**Exercise**. Every entry must be transcribed exactly as written.

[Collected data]
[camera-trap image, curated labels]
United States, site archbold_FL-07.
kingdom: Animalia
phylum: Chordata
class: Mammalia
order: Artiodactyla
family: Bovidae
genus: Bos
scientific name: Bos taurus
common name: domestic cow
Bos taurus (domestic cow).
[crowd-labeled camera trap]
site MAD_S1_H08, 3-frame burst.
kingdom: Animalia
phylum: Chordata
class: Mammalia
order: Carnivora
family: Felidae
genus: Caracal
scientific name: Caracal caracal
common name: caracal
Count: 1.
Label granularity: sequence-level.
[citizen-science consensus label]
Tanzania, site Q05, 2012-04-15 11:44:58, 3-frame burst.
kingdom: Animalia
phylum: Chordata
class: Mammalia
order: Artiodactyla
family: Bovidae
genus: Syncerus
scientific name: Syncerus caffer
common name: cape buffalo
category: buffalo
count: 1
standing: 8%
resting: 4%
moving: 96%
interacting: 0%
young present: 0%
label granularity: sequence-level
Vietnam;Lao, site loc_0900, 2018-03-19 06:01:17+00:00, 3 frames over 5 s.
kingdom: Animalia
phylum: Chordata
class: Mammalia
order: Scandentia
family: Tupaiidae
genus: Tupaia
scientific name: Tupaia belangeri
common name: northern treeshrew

**Answer to the problem**.
[camera-trap image, curated labels]
United States, site archbold_FL-07.
kingdom: Animalia
phylum: Chordata
class: Mammalia
order: Artiodactyla
family: Bovidae
genus: Bos
scientific name: Bos taurus
common name: domestic cow
Bos taurus (domestic cow).
[crowd-labeled camera trap]
site MAD_S1_H08, 3-frame burst.
kingdom: Animalia
phylum: Chordata
class: Mammalia
order: Carnivora
family: Felidae
genus: Caracal
scientific name: Caracal caracal
common name: caracal
Count: 1.
Label granularity: sequence-level.
[citizen-science consensus label]
Tanzania, site Q05, 2012-04-15 11:44:58, 3-frame burst.
kingdom: Animalia
phylum: Chordata
class: Mammalia
order: Artiodactyla
family: Bovidae
genus: Syncerus
scientific name: Syncerus caffer
common name: cape buffalo
category: buffalo
count: 1
standing: 8%
resting: 4%
moving: 96%
interacting: 0%
young present: 0%
label granularity: sequence-level
Vietnam;Lao, site loc_0900, 2018-03-19 06:01:17+00:00, 3 frames over 5 s.
kingdom: Animalia
phylum: Chordata
class: Mammalia
order: Scandentia
family: Tupaiidae
genus: Tupaia
scientific name: Tupaia belangeri
common name: northern treeshrew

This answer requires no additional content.